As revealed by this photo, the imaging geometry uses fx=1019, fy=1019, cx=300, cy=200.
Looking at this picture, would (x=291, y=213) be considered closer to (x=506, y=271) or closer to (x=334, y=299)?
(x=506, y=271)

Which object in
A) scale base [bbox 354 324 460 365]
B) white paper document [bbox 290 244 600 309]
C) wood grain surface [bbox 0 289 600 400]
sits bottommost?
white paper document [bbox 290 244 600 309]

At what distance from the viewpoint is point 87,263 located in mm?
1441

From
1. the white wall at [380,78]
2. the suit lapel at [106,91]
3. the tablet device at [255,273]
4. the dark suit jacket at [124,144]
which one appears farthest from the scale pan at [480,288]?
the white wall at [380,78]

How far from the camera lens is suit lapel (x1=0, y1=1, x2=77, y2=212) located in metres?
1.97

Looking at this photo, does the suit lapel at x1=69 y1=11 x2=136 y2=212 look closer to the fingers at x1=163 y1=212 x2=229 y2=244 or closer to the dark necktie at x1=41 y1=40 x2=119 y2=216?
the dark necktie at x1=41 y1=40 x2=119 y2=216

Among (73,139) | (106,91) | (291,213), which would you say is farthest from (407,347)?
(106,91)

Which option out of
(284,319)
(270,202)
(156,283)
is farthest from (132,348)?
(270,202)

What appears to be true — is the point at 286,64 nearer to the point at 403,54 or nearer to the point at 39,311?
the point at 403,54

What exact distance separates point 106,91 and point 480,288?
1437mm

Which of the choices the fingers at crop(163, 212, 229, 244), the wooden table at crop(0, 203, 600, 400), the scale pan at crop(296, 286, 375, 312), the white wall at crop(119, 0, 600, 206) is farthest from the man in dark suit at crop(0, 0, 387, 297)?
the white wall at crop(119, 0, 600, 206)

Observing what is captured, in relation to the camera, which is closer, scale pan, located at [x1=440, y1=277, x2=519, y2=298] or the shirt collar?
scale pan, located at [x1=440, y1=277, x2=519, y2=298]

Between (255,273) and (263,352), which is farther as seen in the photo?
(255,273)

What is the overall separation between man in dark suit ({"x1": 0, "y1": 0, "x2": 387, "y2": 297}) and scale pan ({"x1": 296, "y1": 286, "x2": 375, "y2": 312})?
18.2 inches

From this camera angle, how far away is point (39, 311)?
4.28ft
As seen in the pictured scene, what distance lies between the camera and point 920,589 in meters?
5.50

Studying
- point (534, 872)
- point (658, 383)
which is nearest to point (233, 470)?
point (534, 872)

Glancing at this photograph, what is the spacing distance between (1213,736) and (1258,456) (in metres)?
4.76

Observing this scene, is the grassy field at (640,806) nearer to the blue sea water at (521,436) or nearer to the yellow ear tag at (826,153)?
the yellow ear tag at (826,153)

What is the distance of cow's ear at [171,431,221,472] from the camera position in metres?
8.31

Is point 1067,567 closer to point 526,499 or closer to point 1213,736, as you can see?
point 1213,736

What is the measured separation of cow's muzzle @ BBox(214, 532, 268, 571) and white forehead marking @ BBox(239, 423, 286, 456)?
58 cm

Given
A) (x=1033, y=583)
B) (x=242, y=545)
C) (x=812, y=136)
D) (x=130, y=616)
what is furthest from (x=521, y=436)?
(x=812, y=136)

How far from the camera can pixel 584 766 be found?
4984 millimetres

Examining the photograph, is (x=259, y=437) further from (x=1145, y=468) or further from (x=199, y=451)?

> **AIM**
Put the part of the listing that opens with the line containing "What is the measured" and runs through the end of the listing into a Markdown table. Use the columns Row and Line, give each nonblank line its own numbered row, and leave out blank lines.

> **SOLUTION TO THIS EXERCISE**
| Row | Line |
|---|---|
| 1 | What is the measured separation of cow's muzzle @ BBox(214, 532, 268, 571) and white forehead marking @ BBox(239, 423, 286, 456)? |
| 2 | 58 cm |
| 3 | Given |
| 4 | A) (x=1033, y=583) |
| 5 | B) (x=242, y=545) |
| 6 | C) (x=812, y=136) |
| 7 | D) (x=130, y=616) |
| 8 | what is furthest from (x=521, y=436)? |
| 9 | (x=812, y=136) |
| 10 | How far from the camera can pixel 584 766 be found? |
| 11 | 4984 millimetres |
| 12 | Examining the photograph, is (x=259, y=437) further from (x=1145, y=468) or further from (x=199, y=451)? |